Because Tuckerfan says so, and Tuckerfan knows all? :wink:

And just to repeat myself, I’m definitely taking the plunge here. No question about it and no second-guessing. The only thing I’m trying to decide is how exactly to say to Q, “Before we get started, in case this ends up going all pear-shaped, let’s be grown-ups and stay cordial. Our friendships with A & B are too important, so no matter what happens I want to make sure that isn’t at risk. 'Kay? 'Kay. Now, I’m gonna go get the vise-grips and the galoshes, and when I come back, I want to see you covered in Vegemite.”

I mean, I spent four hours on the phone with her last night.
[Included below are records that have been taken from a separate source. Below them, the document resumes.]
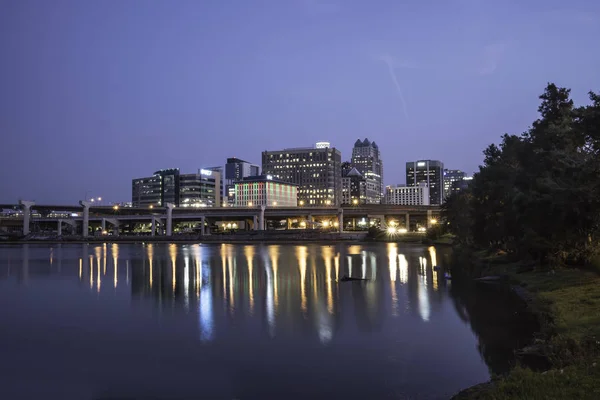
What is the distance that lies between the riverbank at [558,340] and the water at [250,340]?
2.09 meters

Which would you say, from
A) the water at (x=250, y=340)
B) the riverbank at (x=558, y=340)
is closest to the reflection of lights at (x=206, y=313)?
the water at (x=250, y=340)

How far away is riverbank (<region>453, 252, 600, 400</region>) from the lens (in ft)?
42.5

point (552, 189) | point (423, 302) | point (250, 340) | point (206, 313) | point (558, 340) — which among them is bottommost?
point (423, 302)

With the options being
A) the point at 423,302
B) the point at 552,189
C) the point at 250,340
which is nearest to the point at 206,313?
the point at 250,340

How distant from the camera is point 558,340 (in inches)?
775

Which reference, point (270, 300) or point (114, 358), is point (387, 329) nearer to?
point (270, 300)

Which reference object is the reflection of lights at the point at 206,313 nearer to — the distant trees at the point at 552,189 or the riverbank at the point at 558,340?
the riverbank at the point at 558,340

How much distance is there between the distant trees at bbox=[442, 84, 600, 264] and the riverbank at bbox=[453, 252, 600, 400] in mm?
2973

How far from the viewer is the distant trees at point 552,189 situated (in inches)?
1112

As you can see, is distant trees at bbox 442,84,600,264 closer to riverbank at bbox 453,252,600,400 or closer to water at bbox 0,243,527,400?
riverbank at bbox 453,252,600,400

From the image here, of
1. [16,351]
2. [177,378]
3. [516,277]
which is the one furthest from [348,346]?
[516,277]

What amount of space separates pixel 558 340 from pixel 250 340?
1542 centimetres

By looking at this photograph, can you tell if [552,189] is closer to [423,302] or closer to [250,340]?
[423,302]

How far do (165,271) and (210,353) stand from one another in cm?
4260
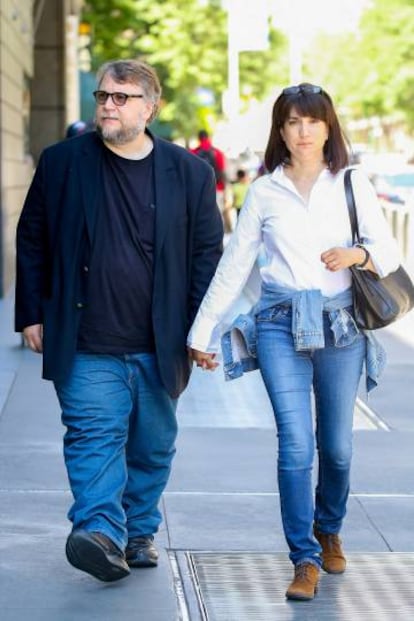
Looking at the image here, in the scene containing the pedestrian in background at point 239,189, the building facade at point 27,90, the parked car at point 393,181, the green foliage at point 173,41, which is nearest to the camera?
the building facade at point 27,90

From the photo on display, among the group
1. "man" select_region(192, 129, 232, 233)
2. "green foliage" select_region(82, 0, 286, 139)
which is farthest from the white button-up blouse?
"green foliage" select_region(82, 0, 286, 139)

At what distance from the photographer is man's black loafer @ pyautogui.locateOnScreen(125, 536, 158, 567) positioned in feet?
18.9

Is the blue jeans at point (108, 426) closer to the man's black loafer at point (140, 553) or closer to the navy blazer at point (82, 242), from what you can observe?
the navy blazer at point (82, 242)

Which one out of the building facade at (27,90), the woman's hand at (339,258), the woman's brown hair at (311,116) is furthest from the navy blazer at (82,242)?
the building facade at (27,90)

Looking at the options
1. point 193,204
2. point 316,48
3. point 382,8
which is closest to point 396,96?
point 382,8

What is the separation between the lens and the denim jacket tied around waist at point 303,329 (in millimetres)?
5289

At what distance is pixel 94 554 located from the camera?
5215mm

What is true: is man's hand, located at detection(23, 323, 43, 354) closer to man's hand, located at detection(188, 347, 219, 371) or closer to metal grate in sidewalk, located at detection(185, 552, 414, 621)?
man's hand, located at detection(188, 347, 219, 371)

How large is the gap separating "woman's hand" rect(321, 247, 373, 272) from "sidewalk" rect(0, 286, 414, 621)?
121 cm

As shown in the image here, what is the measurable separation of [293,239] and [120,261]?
621mm

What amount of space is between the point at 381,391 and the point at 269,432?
1.90m

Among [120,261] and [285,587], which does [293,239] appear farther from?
[285,587]

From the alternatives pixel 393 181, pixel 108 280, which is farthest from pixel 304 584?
pixel 393 181

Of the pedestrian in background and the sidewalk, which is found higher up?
the pedestrian in background
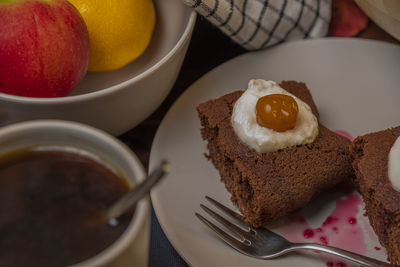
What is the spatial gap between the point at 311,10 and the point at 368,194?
0.69 m

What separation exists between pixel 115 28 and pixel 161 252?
615mm

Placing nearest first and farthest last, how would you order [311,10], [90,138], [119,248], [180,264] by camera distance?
[119,248], [90,138], [180,264], [311,10]

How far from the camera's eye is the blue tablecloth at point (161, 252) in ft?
4.23

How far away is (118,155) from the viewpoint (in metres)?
0.87

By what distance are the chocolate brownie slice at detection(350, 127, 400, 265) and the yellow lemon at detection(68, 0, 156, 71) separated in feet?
2.23

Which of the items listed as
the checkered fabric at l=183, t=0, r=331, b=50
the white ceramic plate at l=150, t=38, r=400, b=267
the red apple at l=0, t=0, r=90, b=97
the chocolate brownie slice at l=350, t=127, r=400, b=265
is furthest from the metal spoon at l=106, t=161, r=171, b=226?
the checkered fabric at l=183, t=0, r=331, b=50

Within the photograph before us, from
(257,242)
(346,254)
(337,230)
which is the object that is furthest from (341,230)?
(257,242)

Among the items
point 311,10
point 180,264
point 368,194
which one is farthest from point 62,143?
point 311,10

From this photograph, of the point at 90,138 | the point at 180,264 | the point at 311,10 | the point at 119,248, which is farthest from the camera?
the point at 311,10

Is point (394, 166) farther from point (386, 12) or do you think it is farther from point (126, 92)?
point (126, 92)

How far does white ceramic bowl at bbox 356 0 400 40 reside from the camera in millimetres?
1434

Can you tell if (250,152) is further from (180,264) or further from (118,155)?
(118,155)

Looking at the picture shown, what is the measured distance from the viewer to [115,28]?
138cm

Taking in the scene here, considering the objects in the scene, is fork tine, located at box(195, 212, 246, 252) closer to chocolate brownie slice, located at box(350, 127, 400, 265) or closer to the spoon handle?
chocolate brownie slice, located at box(350, 127, 400, 265)
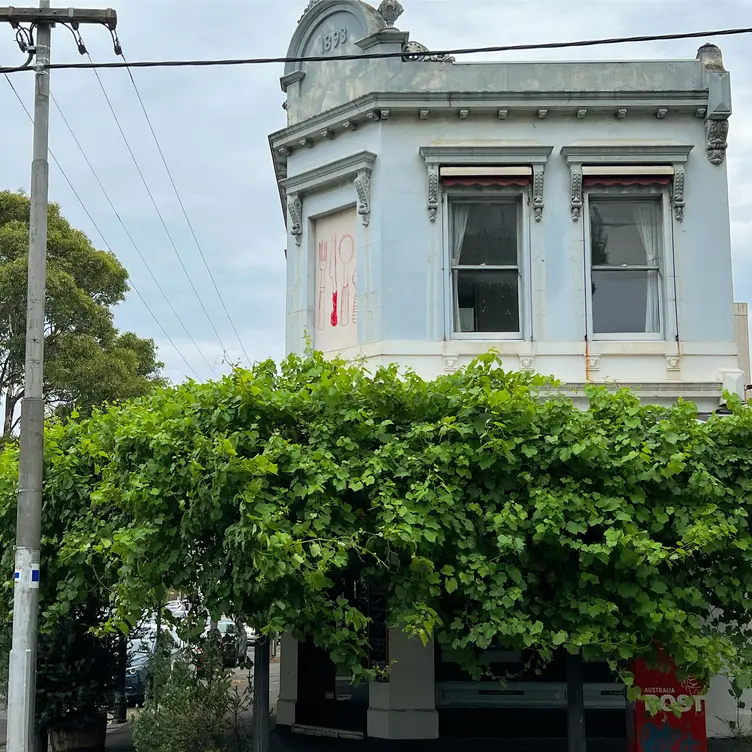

Things are rolling. :slight_smile:

Sorry, meant to reply to this:

Haven’t discussed it, but I’d be surprised if they took an active part. Elsewise they wouldn’t have joined us for the late night viewing, would they? “We’ll pack her stuff. Just get her back by eight. Have fun storming the castle!”
Hey Figaro. Rumpy pumpy rumpy pumpy rumpy pumpy rumpy pumpy rumpy pumpy!

:smiley:

I’ll just pop down the hall and ask B for you. Howzat?

For what it’s worth, I would skip this. I understand your concerns and your intentions, but I think your best bet is to simply be a respectful grown-up about the whole thing, and address any “friends A & B” complications positively, kindly, and assertively if/when they show up. That will speak much more loudly than any a priori statement of intentions, and it will avoid the pitfall of accidentally poisoning a budding relationship with talk of its eventual demise.

~fig (rumpy pumpy)

Oh, forgot my $0.02.

I’d figure A would be absolutely fine with anything that happened; if it got weird, I don’t think he’d blink.

B’d probably be okay with it on the surface, worry slightly about potential weirdness underneath, but ultimately realize that should something happen and go incredibly sour, the distance between Seattle and Boston would be too great to have to worry it about all that much.